--- EXERCISE AIM ---
The records below are to be returned exactly as written, minus their pictures.

--- DATA FOR ANALYSIS ---

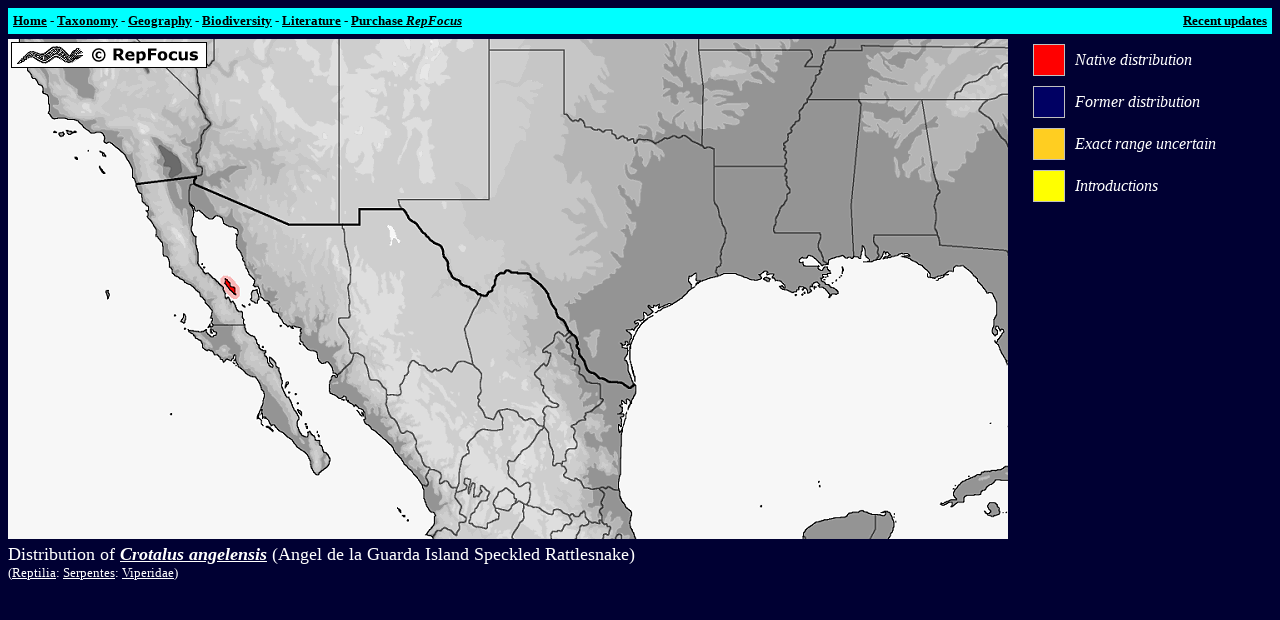

--- FILE ---
content_type: text/html
request_url: https://repfocus.dk/maps1/TAX/Serpentes/Viperidae/Crotalus_angelensis_map.html
body_size: 966
content:
<!DOCTYPE HTML PUBLIC "-//W3C//DTD HTML 4.0 Transitional//EN">
<!-- saved from url=http://www.repfocus.dk/ -->
<HTML><HEAD><TITLE>Distribution of Crotalus angelensis / RepFocus</TITLE>
<META content="text/html; charset=windows-1252" http-equiv=Content-Type>
<META content="Distribution of Crotalus angelensis, distribution map, range map" name=keywords>
<META content="Distribution map of Crotalus angelensis" name=description>
<META content="MSHTML 5.00.2314.1000" name=GENERATOR></HEAD>
<BODY bgcolor=#000033>

<TABLE BORDER=0 cellPadding="0" cellSpacing="5" bgcolor=#00ffff><TR><TD width=1000 VALIGN="TOP" ALIGN="LEFT">
<A HREF="../../../../index.html"><FONT FACE="VERDANA" SIZE=2 COLOR=#000000><B>Home</B></A><B>&nbsp;-&nbsp;</B></FONT><A HREF="../../../../Taxonomy.html"><FONT FACE="VERDANA" SIZE=2 COLOR=#000000><B>Taxonomy</B></A><B>&nbsp;-&nbsp;</B></FONT><A HREF="../../../../Geography.html"><FONT FACE="VERDANA" SIZE=2 COLOR=#000000><B>Geography</B></A><B>&nbsp;-&nbsp;</B></FONT><A HREF="../../../../Biodiversity.html"><FONT FACE="VERDANA" SIZE=2 COLOR=#000000><B>Biodiversity</B></A><B>&nbsp;-&nbsp;</B></FONT><A HREF="../../../../Literature.html"><FONT FACE="VERDANA" SIZE=2 COLOR=#000000><B>Literature</B></A><B>&nbsp;-&nbsp;</B></FONT><A HREF="../../../../Purchase.html"><FONT FACE="VERDANA" SIZE=2 COLOR=#000000><B>Purchase <I>RepFocus</I></B></A></FONT>
</TD><TD width=1000 VALIGN="TOP" ALIGN="RIGHT">
<A HREF="../../../../Recent_updates.html"><FONT FACE="VERDANA" SIZE=2 COLOR=#000000><B>Recent updates</B></FONT></A></TD></TR></TABLE>
<IMG src="../../../../Blank_160x5.gif" BORDER=0><BR>

<TABLE BORDER=0 cellPadding="0" cellSpacing="0">
<TR><TD VALIGN="TOP">
<A HREF="../../../../maps1/TAX/Serpentes/Viperidae/GIF/Crotalus_angelensis.gif">
<IMG src="../../../../maps1/TAX/Serpentes/Viperidae/GIF/Crotalus_angelensis.gif" height=500 width=1000 ALIGN="TOP" BORDER=0></A><BR>
<IMG src="../../../../Blank_160x5.gif" BORDER=0><BR><FONT FACE="Verdana" size=4 COLOR=#ffffff>
Distribution of <A HREF="../../../../Crotalus.html"><FONT FACE="Verdana" size=4 COLOR=#ffffff><I><B>Crotalus angelensis</I></B></A> 
(Angel de la Guarda Island Speckled Rattlesnake)
<BR><FONT FACE="Verdana" size=2 COLOR=#ffffff>(<A HREF="../../../../Reptilia.html"><FONT FACE="Verdana" size=2 COLOR=#ffffff>Reptilia</FONT></A>: <A HREF="../../../../Serpentes.html"><FONT FACE="Verdana" size=2 COLOR=#ffffff>Serpentes</FONT></A>: <A HREF="../../../../Viperidae.html"><FONT FACE="Verdana" size=2 COLOR=#ffffff>Viperidae</FONT></A>)</FONT><BR><BR>

<FONT FACE="Verdana" size=2 COLOR=#ffffff><B>
<Map based on:>
</B><BR><BR>
<REFERENCES>
</TD><TD VALIGN="TOP">
<TABLE BORDER=0 cellPadding="5" cellSpacing="0">
<FONT FACE="Verdana"><FONT SIZE=3>
<TR><TD><IMG src="../../../../DIV/Transparent_10x10.gif" BORDER=0></TD><TD><IMG STYLE="BORDER:1px SOLID SILVER;" src="../../../../DIV/BG_red_ff0000.gif" BORDER=0></TD><TD VALIGN="MIDDLE"><FONT FACE="Verdana"><FONT SIZE=3><FONT COLOR=#ffffff><I>
Native distribution</I></FONT></TD></TR>
<TR><TD><IMG src="../../../../DIV/Transparent_10x10.gif" BORDER=0></TD><TD><IMG STYLE="BORDER:1px SOLID SILVER;" src="../../../../DIV/BG_blue_dark_000099.gif" BORDER=0></TD><TD VALIGN="MIDDLE"><FONT FACE="Verdana"><FONT SIZE=3><FONT COLOR=#ffffff><I>
Former distribution</I></FONT></TD></TR>
<TR><TD><IMG src="../../../../DIV/Transparent_10x10.gif" BORDER=0></TD><TD><IMG STYLE="BORDER:1px SOLID SILVER;" src="../../../../DIV/Orange_30x30.gif" BORDER=0></TD><TD VALIGN="MIDDLE"><FONT FACE="Verdana"><FONT SIZE=3><FONT COLOR=#ffffff><I>
Exact range uncertain</I></FONT></TD></TR>
<TR><TD><IMG src="../../../../DIV/Transparent_10x10.gif" BORDER=0></TD><TD><IMG STYLE="BORDER:1px SOLID SILVER;" src="../../../../DIV/BG_yellow_ffff00.gif" BORDER=0></TD><TD VALIGN="MIDDLE"><FONT FACE="Verdana"><FONT SIZE=3><FONT COLOR=#ffffff><I>
Introductions</I></FONT></TD></TR>
</TABLE>
</TD></TR>
</TABLE></BODY></HTML>


--- SOLUTION TO THE PROBLEM ---
--- FILE ---
content_type: text/html
request_url: https://repfocus.dk/maps1/TAX/Serpentes/Viperidae/Crotalus_angelensis_map.html
body_size: 966
content:
<!DOCTYPE HTML PUBLIC "-//W3C//DTD HTML 4.0 Transitional//EN">
<!-- saved from url=http://www.repfocus.dk/ -->
<HTML><HEAD><TITLE>Distribution of Crotalus angelensis / RepFocus</TITLE>
<META content="text/html; charset=windows-1252" http-equiv=Content-Type>
<META content="Distribution of Crotalus angelensis, distribution map, range map" name=keywords>
<META content="Distribution map of Crotalus angelensis" name=description>
<META content="MSHTML 5.00.2314.1000" name=GENERATOR></HEAD>
<BODY bgcolor=#000033>

<TABLE BORDER=0 cellPadding="0" cellSpacing="5" bgcolor=#00ffff><TR><TD width=1000 VALIGN="TOP" ALIGN="LEFT">
<A HREF="../../../../index.html"><FONT FACE="VERDANA" SIZE=2 COLOR=#000000><B>Home</B></A><B>&nbsp;-&nbsp;</B></FONT><A HREF="../../../../Taxonomy.html"><FONT FACE="VERDANA" SIZE=2 COLOR=#000000><B>Taxonomy</B></A><B>&nbsp;-&nbsp;</B></FONT><A HREF="../../../../Geography.html"><FONT FACE="VERDANA" SIZE=2 COLOR=#000000><B>Geography</B></A><B>&nbsp;-&nbsp;</B></FONT><A HREF="../../../../Biodiversity.html"><FONT FACE="VERDANA" SIZE=2 COLOR=#000000><B>Biodiversity</B></A><B>&nbsp;-&nbsp;</B></FONT><A HREF="../../../../Literature.html"><FONT FACE="VERDANA" SIZE=2 COLOR=#000000><B>Literature</B></A><B>&nbsp;-&nbsp;</B></FONT><A HREF="../../../../Purchase.html"><FONT FACE="VERDANA" SIZE=2 COLOR=#000000><B>Purchase <I>RepFocus</I></B></A></FONT>
</TD><TD width=1000 VALIGN="TOP" ALIGN="RIGHT">
<A HREF="../../../../Recent_updates.html"><FONT FACE="VERDANA" SIZE=2 COLOR=#000000><B>Recent updates</B></FONT></A></TD></TR></TABLE>
<IMG src="../../../../Blank_160x5.gif" BORDER=0><BR>

<TABLE BORDER=0 cellPadding="0" cellSpacing="0">
<TR><TD VALIGN="TOP">
<A HREF="../../../../maps1/TAX/Serpentes/Viperidae/GIF/Crotalus_angelensis.gif">
<IMG src="../../../../maps1/TAX/Serpentes/Viperidae/GIF/Crotalus_angelensis.gif" height=500 width=1000 ALIGN="TOP" BORDER=0></A><BR>
<IMG src="../../../../Blank_160x5.gif" BORDER=0><BR><FONT FACE="Verdana" size=4 COLOR=#ffffff>
Distribution of <A HREF="../../../../Crotalus.html"><FONT FACE="Verdana" size=4 COLOR=#ffffff><I><B>Crotalus angelensis</I></B></A> 
(Angel de la Guarda Island Speckled Rattlesnake)
<BR><FONT FACE="Verdana" size=2 COLOR=#ffffff>(<A HREF="../../../../Reptilia.html"><FONT FACE="Verdana" size=2 COLOR=#ffffff>Reptilia</FONT></A>: <A HREF="../../../../Serpentes.html"><FONT FACE="Verdana" size=2 COLOR=#ffffff>Serpentes</FONT></A>: <A HREF="../../../../Viperidae.html"><FONT FACE="Verdana" size=2 COLOR=#ffffff>Viperidae</FONT></A>)</FONT><BR><BR>

<FONT FACE="Verdana" size=2 COLOR=#ffffff><B>
<Map based on:>
</B><BR><BR>
<REFERENCES>
</TD><TD VALIGN="TOP">
<TABLE BORDER=0 cellPadding="5" cellSpacing="0">
<FONT FACE="Verdana"><FONT SIZE=3>
<TR><TD><IMG src="../../../../DIV/Transparent_10x10.gif" BORDER=0></TD><TD><IMG STYLE="BORDER:1px SOLID SILVER;" src="../../../../DIV/BG_red_ff0000.gif" BORDER=0></TD><TD VALIGN="MIDDLE"><FONT FACE="Verdana"><FONT SIZE=3><FONT COLOR=#ffffff><I>
Native distribution</I></FONT></TD></TR>
<TR><TD><IMG src="../../../../DIV/Transparent_10x10.gif" BORDER=0></TD><TD><IMG STYLE="BORDER:1px SOLID SILVER;" src="../../../../DIV/BG_blue_dark_000099.gif" BORDER=0></TD><TD VALIGN="MIDDLE"><FONT FACE="Verdana"><FONT SIZE=3><FONT COLOR=#ffffff><I>
Former distribution</I></FONT></TD></TR>
<TR><TD><IMG src="../../../../DIV/Transparent_10x10.gif" BORDER=0></TD><TD><IMG STYLE="BORDER:1px SOLID SILVER;" src="../../../../DIV/Orange_30x30.gif" BORDER=0></TD><TD VALIGN="MIDDLE"><FONT FACE="Verdana"><FONT SIZE=3><FONT COLOR=#ffffff><I>
Exact range uncertain</I></FONT></TD></TR>
<TR><TD><IMG src="../../../../DIV/Transparent_10x10.gif" BORDER=0></TD><TD><IMG STYLE="BORDER:1px SOLID SILVER;" src="../../../../DIV/BG_yellow_ffff00.gif" BORDER=0></TD><TD VALIGN="MIDDLE"><FONT FACE="Verdana"><FONT SIZE=3><FONT COLOR=#ffffff><I>
Introductions</I></FONT></TD></TR>
</TABLE>
</TD></TR>
</TABLE></BODY></HTML>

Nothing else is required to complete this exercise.